_Directions_:
Leaving the pictures aside, repeat each line below exactly.

_The data_:

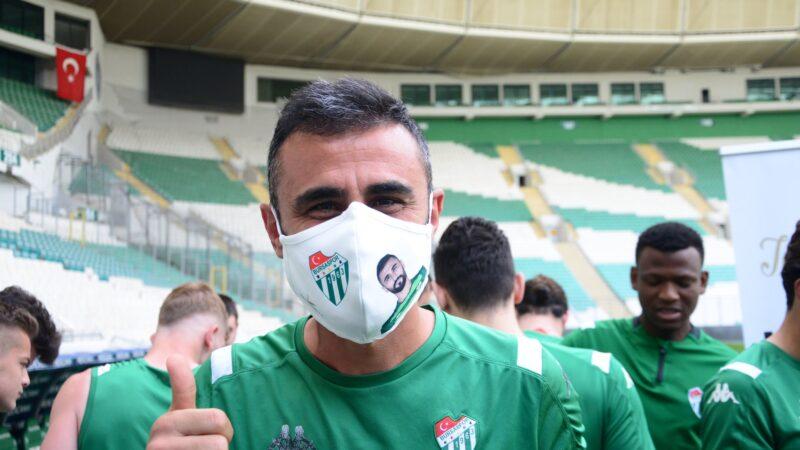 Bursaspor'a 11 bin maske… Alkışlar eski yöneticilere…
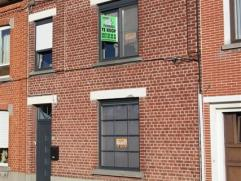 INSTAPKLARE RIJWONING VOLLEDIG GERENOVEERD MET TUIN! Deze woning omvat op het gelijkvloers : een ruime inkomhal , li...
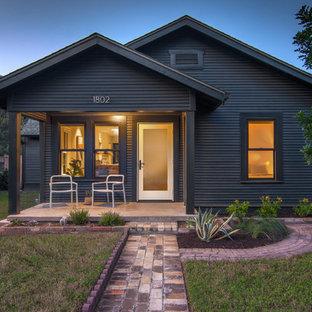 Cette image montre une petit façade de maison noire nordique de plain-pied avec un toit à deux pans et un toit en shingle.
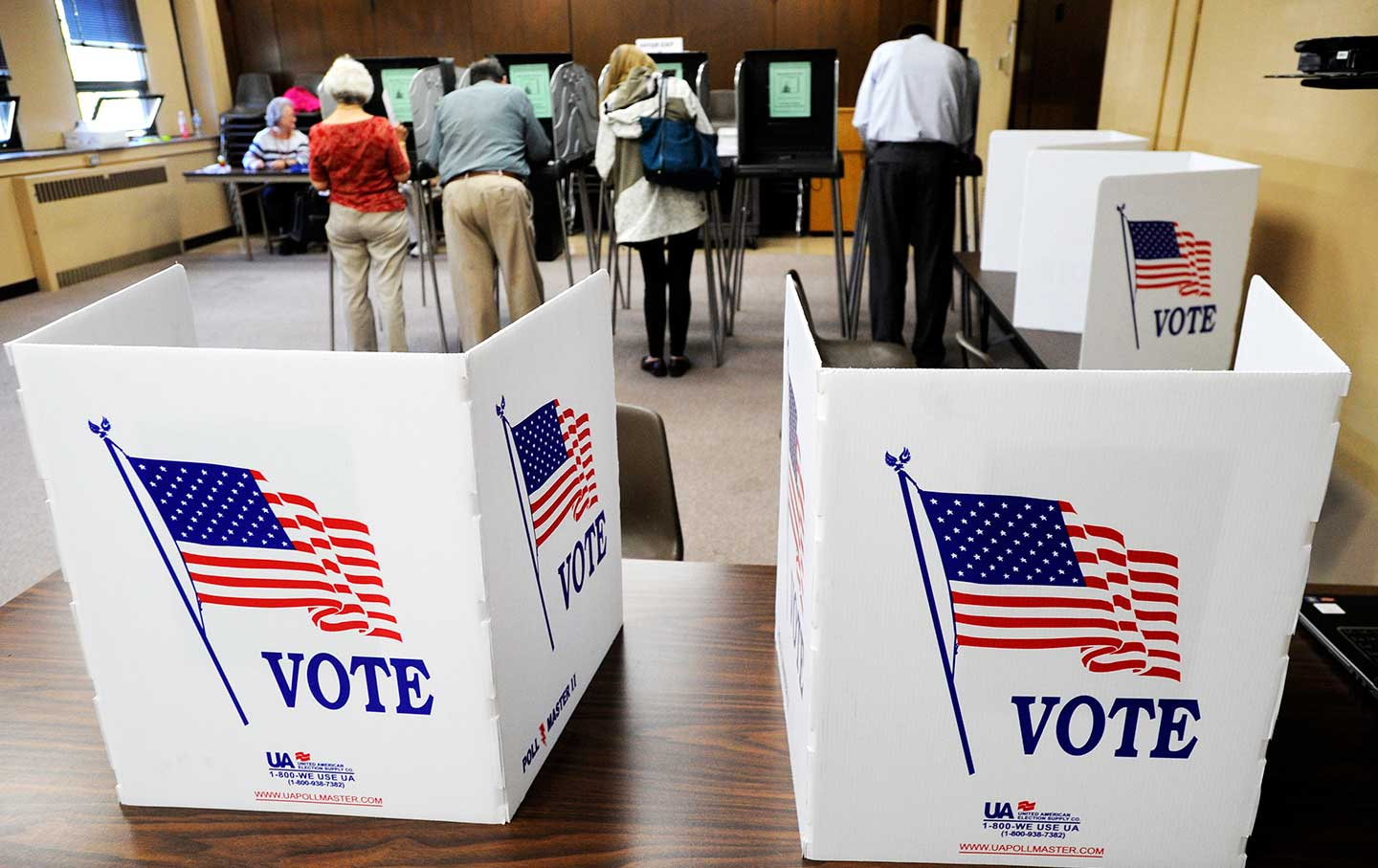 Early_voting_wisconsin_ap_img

_Solution for this problem_:
 Bursaspor'a 11 bin maske… Alkışlar eski yöneticilere…
 INSTAPKLARE RIJWONING VOLLEDIG GERENOVEERD MET TUIN! Deze woning omvat op het gelijkvloers : een ruime inkomhal , li...
 Cette image montre une petit façade de maison noire nordique de plain-pied avec un toit à deux pans et un toit en shingle.
 Early_voting_wisconsin_ap_img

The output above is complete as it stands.